5. Bookmark All Of Your Favorite Special Education Homeschool Resources;

Bookmark. Bookmark. Homeschooling can be as expensive or inexpensive as you want it to be. Most of us prefer the inexpensive variety of homeschooling. Set up folders in your bookmarks – one for each subject, one for future use and whatever other categories make sense to you. Next to getting to know other homeschoolers, your stash of bookmarks is one of your most important special education homeschool resources. Get in the habit of using Pinterest and following links to find tips and tricks for teaching children with special needs. When you find a pin that interests you, be sure to visit the site and give it a quick once over – if you like what you see – bookmark it! Here are a few middle school sites to get you started.

  • Reading – If you have a reluctant reader, it sometimes helps to use audiobooks. The first place to check, is your local library for downloads of current audiobooks. If you are interested in having your child read/listen to classic works of literature, check out Librivox. Librivox is entirely run by volunteers. They offer readings of books in the public domain (not subject to copyright law). The readers themselves are volunteers, not professionals, but many are quite good.
  • History – Take a break from the books and learn history from these 42 fun YouTube lessons by the Green brothers.
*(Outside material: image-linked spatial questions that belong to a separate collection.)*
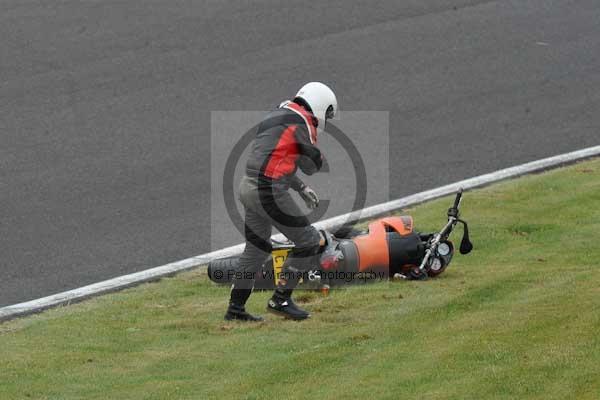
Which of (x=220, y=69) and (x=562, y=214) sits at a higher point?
(x=220, y=69)

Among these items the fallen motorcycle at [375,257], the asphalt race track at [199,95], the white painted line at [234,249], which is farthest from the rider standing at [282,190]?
the asphalt race track at [199,95]

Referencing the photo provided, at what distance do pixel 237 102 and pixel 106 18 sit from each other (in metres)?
3.40

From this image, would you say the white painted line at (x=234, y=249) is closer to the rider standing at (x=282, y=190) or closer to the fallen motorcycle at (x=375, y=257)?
the fallen motorcycle at (x=375, y=257)

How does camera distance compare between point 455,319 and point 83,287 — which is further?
point 83,287

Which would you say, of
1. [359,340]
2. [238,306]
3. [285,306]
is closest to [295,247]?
[285,306]

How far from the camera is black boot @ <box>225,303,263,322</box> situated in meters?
9.27

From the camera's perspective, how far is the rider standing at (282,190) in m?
8.99

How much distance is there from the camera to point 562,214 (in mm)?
11734

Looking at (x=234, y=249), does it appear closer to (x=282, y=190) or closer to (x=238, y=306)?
(x=238, y=306)

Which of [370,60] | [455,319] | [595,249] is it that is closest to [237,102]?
[370,60]

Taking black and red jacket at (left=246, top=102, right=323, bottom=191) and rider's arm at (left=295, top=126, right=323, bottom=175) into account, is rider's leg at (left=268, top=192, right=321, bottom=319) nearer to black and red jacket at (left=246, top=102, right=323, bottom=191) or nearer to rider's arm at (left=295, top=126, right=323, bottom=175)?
black and red jacket at (left=246, top=102, right=323, bottom=191)

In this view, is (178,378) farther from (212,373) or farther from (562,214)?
(562,214)

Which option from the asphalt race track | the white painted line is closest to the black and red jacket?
the white painted line

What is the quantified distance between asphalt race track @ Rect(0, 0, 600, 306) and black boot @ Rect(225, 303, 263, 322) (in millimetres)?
1770
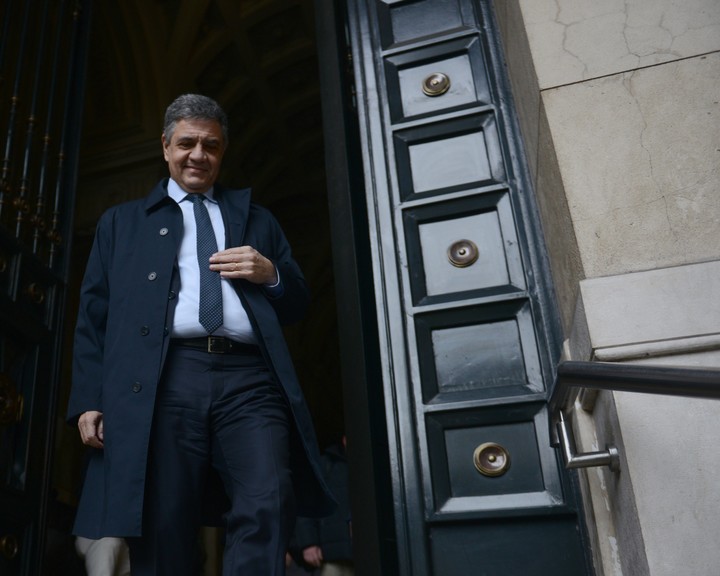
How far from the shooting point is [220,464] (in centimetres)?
244

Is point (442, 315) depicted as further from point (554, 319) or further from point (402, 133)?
point (402, 133)

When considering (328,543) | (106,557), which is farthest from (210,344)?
(328,543)

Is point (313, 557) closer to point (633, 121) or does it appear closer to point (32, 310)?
point (32, 310)

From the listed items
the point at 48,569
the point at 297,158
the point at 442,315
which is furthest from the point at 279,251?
the point at 297,158

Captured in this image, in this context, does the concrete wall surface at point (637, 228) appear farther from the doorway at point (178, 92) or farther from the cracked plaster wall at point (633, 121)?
the doorway at point (178, 92)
  • ArtConcordia University offers a complete art history course for 7-8th graders at their site. If you are looking for a video approach to art history, head back to Khan Academy to access over 500 lessson! Free!
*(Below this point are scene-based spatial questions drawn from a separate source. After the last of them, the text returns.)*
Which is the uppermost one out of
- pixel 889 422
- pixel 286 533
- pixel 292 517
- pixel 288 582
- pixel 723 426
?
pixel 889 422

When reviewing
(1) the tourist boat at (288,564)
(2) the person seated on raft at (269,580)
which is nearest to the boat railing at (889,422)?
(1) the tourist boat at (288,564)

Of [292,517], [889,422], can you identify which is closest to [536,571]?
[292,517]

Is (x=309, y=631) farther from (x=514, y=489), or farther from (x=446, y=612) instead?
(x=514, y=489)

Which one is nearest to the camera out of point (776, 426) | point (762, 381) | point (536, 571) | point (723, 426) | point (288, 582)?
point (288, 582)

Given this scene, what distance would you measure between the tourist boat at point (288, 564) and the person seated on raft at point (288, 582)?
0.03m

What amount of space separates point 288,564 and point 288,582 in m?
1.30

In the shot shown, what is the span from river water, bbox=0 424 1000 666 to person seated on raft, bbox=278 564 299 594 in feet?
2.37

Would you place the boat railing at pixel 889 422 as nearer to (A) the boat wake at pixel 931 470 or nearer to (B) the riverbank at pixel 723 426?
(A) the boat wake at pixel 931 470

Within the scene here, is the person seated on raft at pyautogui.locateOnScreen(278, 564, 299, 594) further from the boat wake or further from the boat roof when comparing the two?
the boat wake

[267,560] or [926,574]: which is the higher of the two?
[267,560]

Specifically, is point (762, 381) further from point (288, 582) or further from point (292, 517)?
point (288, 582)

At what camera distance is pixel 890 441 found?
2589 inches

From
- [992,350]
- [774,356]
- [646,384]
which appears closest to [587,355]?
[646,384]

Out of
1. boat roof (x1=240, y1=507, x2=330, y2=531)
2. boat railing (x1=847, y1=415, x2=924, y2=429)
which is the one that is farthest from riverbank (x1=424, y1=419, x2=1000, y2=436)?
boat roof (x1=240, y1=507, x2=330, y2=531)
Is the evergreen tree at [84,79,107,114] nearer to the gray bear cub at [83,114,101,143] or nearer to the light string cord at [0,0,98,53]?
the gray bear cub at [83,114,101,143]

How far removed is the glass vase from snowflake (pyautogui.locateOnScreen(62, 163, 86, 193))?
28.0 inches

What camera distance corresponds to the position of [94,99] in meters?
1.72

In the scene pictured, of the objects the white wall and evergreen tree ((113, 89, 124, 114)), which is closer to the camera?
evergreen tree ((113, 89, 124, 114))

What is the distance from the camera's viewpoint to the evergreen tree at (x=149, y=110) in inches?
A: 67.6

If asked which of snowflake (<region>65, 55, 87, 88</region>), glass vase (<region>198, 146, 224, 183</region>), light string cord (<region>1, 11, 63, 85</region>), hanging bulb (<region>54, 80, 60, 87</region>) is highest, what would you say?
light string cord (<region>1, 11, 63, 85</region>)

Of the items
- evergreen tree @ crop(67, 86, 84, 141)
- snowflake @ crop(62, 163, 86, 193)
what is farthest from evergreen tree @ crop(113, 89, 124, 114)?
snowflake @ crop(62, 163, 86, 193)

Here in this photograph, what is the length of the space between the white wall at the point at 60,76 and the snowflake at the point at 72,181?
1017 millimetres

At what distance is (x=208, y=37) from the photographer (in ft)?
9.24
  • Math – For help/reinforcement of basic math concepts, start with Khan Academy, a free website that can take you child from the very basics through calculus. There are video and written explanations of each concept.
  • Science – Make science a hands-on experience with help from Education Possible. The homeschool moms that run this site bring you great activities, free downloads and tips for teaching science to every kid.
  • Language ArtsDaily Teaching Tools offers free downloads, quick explanation of grammar and writing prompts suitable for middle schoolers. Many are easily adjusted for kids who have learning challenges.
  • Additional AssistanceSpecial Education Tutoring has increased in popularity amongst homeschooling parents in recent years. Sometimes, faster results are gained by allowing a special education expert to work with your child once or even a couple times a week. (Spoiler alert; we offer one-on-one Special Education Tutoring that’s conveniently conducted online, allowing your child to stay in the comfort of their own home).
  • Tons More – With a simple google search, you will uncover thousands more Special Education Resources available to use as an aide in homeschooling. The more you become comfortable with uncovering new resources, and bookmarking the ones you love, the easier it will be when something outside the norm happens in “your classroom.”

Homeschooling middle school can be fun! You’ve now got a nice stash of special education homeschool resources to help you start designing the perfect middle school plan for your child. If you try something and it isn’t working, that’s fine. Move on to something new until you hit on the method that works best for your child and your family. Remember, there is no wrong way to homeschool.